Haks. Tapi hebatnya, ketika teman-teman
lain memandang aneh pada Sohane, Djelila justru tampil sebagai guardian angel.
Puncak konflik ketika Sohane yang telah memutuskan untuk
mengambil kelas belajar di rumah, meminta izin kepada Ibunya untuk
berjalan-jalan keluar rumah. Ketika itu ia seperti mendengar suara anjing
melolong kesakitan. In fact, itu adalah suara Djelila yang sedang terbakar,
-dibakar, tepatnya oleh Majid, teman sekolah Djelila-
I don’t want to live in fear. I don’t want my choice to be
dictated by fear. I don’t want to be what others have decided I should be. I
want to be myself. – pg.131
Singkat dan tragis.
Buku ini tergolong tipis dan untungnya berbahasa Inggris
yang cukup mudah dimengerti tanpa harus membuka translator. Makanya aku bisa
namatin bacanya selama perjalanan udara CGK-PDG. Menohok, karena ceritanya
nggak berbelit-belit. Klimaks dan penyelesaian langsung diceritakan di bagian
akhir. Berhasil bikin perasaan jadi campur aduk deh. Mungkin karena substansi
ceritanya juga keren.
Menurutku jalan ceritanya cukup seimbang. Menggunakan sudut
pandang orang pertama dari sisi Sohane, menggiring pembaca menjadikan Sohane
sebagai tokoh utama. Namun, kejadian Djelila sebagai puncak konflik juga
menguras fokus. Bikin shock, sesak nafas, kaget sumpah. Makanya jadi balance.
*ketauan anak akuntansi*
Oya, menjelang akhir cerita, there’s one thing that impress
me.
Setelah kejadian dibakarnya Djelila hidup-hidup, diadakan
semacam diskusi tentang kematiannya. Sohane yang tidak sengaja membaca
pengumuman itu dari sebuah poster memutuskan untuk datang dan melihat. Ketika
Sohane datang terlambat dan duduk, semua peserta diskusi mendadak diam dan
memandang ke Djelila. Ia sempat ge-er dan beranggapan orang-orang pada tau
siapa dirinya. Eh, taunya, dia malah disuruh keluar ruangan.
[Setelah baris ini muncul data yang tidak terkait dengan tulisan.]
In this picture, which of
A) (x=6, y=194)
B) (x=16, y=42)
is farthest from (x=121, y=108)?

You don’t belong here. Our group fights for the liberty of
women, for the defense of their free will. You disavow these values by
accepting to wear the veil – pg. 140
Jleb. Banget. Kan.
Sebenarnya sih aku heran. Ya kalau menjunjung tinggi
kebebasan, mestinya disana boleh-boleh aja donk kalau mau pakai veil. Gitu.
Oya, cerita ini based on true story, lho.